Geneva/Sydney: The Zika virus linked to a microcephaly outbreak in Latin America could spread to Africa and Asia, with the world's highest birth rates, the World Health Organization (WHO) warned as it launched a global response unit against the new emergency.
The WHO on Monday declared an international public health emergency due to Zika's link to thousands of recent birth defects in Brazil.
"We've now set up a global response unit which brings together all people across WHO, in headquarters, in the regions, to deal with a formal response using all the lessons we've learned from the Ebola crisis," said Anthony Costello, WHO director for maternal, child and adolescent health.
"The reason it's a global concern is that we are worried that this could also spread back to other areas of the world where the population may not be immune," he told a news conference in Geneva on Tuesday.

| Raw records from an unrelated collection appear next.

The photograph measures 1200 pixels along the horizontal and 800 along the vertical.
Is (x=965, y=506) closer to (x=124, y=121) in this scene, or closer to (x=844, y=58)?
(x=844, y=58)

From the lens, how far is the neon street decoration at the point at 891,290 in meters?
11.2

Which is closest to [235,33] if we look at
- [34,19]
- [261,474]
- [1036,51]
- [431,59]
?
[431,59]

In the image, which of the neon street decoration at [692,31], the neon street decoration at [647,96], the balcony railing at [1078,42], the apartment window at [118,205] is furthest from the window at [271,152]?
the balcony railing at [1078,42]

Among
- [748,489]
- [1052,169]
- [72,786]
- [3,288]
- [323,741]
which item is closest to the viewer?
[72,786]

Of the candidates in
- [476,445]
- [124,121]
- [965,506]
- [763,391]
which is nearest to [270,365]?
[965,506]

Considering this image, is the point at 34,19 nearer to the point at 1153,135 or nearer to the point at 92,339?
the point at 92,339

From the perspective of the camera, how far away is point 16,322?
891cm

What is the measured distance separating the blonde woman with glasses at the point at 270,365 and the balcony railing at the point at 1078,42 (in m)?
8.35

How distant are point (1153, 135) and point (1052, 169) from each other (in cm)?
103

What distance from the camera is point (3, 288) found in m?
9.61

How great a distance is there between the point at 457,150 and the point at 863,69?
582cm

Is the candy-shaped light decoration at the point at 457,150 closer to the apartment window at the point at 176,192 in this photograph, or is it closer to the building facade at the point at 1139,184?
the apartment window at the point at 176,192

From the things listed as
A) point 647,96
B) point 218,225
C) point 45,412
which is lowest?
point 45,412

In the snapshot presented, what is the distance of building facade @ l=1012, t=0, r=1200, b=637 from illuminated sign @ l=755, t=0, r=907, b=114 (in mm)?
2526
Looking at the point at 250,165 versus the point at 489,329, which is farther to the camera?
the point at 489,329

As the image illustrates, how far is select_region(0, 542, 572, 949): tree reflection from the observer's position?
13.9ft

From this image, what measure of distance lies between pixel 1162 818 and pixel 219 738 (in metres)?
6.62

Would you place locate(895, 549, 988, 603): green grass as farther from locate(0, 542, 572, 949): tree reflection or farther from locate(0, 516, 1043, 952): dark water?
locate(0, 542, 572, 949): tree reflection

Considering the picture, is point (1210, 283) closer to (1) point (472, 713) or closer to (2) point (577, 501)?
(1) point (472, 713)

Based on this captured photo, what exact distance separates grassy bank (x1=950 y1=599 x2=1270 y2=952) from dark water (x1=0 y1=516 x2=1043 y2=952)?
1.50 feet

"And we know that the mosquitos that carry Zika virus - if that association is confirmed - are present... through Africa, parts of southern Europe and many parts of Asia, particularly South Asia..."
Costello added the WHO was drafting "good guidelines" for pregnant women and mustering experts to work on a definition of microcephaly including a standardised measurement of baby heads.
"We believe the association is guilty until proven innocent," he said, referring to the connection drawn in Brazil between the Zika virus and microcephaly, a condition where babies are born with abnormally small heads.
"Mass community engagement" in areas with the mosquitos and their breeding grounds, and rapid development of diagnostic tools are essential to curbing the virus, as a vaccine may be years away, said Costello, a paediatrician.
Sanofi has launched a project to develop a vaccine against Zika, the most decisive commitment yet by a major vaccine producer to fight the disease.
The French drugmaker said on Tuesday its Sanofi Pasteur vaccines division would use its expertise in developing vaccines for similar viruses such as yellow fever, Japanese encephalitis and, most recently, dengue.
"Sanofi Pasteur is responding to the global call to action to develop a Zika vaccine given the disease's rapid spread and possible medical complications," said Nicholas Jackson, research head of Sanofi Pasteur, who is leading the new Zika vaccine project.
Two Australians were diagnosed with the Zika virus after returning home from travels in the Caribbean, a state health service said on Tuesday, confirming the first cases of the mosquito-borne virus in the country this year.
Officials also said that mosquitos carrying the virus had been detected at Sydney International Airport, but stressed that it was unlikely the virus would establish local transmission given the lack of large numbers of the Aedes Aegypti mosquitos.
The New South Wales (NSW) health department said the two Sydney residents were diagnosed with the Zika virus on Friday after returning to Australia from Haiti.
Formal diagnosis can take several weeks and the department did not disclose when the couple were tested. It said the pair had mild cases of the virus and had recovered.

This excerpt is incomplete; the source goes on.